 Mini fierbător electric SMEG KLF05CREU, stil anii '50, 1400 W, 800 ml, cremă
══════
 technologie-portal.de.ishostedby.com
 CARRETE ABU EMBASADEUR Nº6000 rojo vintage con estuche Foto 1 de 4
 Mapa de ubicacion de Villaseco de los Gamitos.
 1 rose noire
══════
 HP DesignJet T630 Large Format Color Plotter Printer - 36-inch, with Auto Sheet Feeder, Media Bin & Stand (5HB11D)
══════
TO DO: When you reach the line with "technologie-portal.de.ishostedby.com" in the records above, start writing out lines exactly, and stop once the line with "1 rose noire" has been written; include nothing else.

EXERCISE SOLUTION:
 technologie-portal.de.ishostedby.com
 CARRETE ABU EMBASADEUR Nº6000 rojo vintage con estuche Foto 1 de 4
 Mapa de ubicacion de Villaseco de los Gamitos.
 1 rose noire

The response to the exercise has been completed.